Hi,
This is a long post; I’m looking for ideas, brainstorming, discussion, experience. Admins: I may have selected bad subforum, so feel free to move it.
I have Turris Omnia with attached USB3.0 disk (new WD MyBook, 4TB), formatted to ext4, which is being shared through Samba, Syncthing and SSHFS. Two days after an update we noticed the disk is not accessible and SSHing to the router revealed the disk was completely empty, having lost around 200GB of data. Not only the data disappeared, but also the lost+found
directory, which is automatically created on filesystem format, wasn’t there. The disk appeared as if you ran rm -rf
on it; except that the journal was also empty.
Omnia is being updated regularly and automatically, with its factory settings. I only receive e-mails about updates and planned maintenance reboots. Last update occurred on the 10th of May and the device rebooted at 3:30 on the 13th of May, which was this Sunday. On Tuesday we discovered the failure.
Since last evening I’m running ext4magic
to recover the lost data. It appears the data is still there, so I might be able to recover it without major loss. The ext4magic
tool revealed the journal to be empty. I haven’t run smartctl
yet, because data recovery has priority. dmesg
did not reveal any errors related to the disk, but I admit that wasn’t the first thing I ran. As I didn’t know what was happening, the first thing I ran was fsck
, which may have “repaired” the filesystem, clearing the journal or restoring any filesystem control structures on the disk.
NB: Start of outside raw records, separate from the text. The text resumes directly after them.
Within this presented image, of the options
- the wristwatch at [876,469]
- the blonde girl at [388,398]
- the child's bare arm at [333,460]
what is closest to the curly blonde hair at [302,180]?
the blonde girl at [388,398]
Now I’m looking for explanations to what might have happened. Of course, if the disk failed, I want to have it replaced as it’s about 4 months old. If it’s Omnia’s fault, then this should be explored and fixed. However, I can’t currently wrap my head around this. It doesn’t make any sense to me. If the disk failed, I’d expect some bad sectors, error messages in dmesg
, or partial data inaccessibility. I don’t expect the described behaviour to be caused by HW failure. Similarly, I don’t see a way how an update would cause this, or how any unintended SW action would result in this. If something, maybe a bug in Syncthing, deleted the data in a normal manner, the journal would describe that, wouldn’t it? Even then, my daemons run under unprivileged users, not root. The data belonged to multiple users, including root (as in the case of lost+found
folder). Does anybody have any idea? Anything else I should look into?
Fortunately, the disk is mostly a backup, not really storage, so no real damage except for the stress and time loss.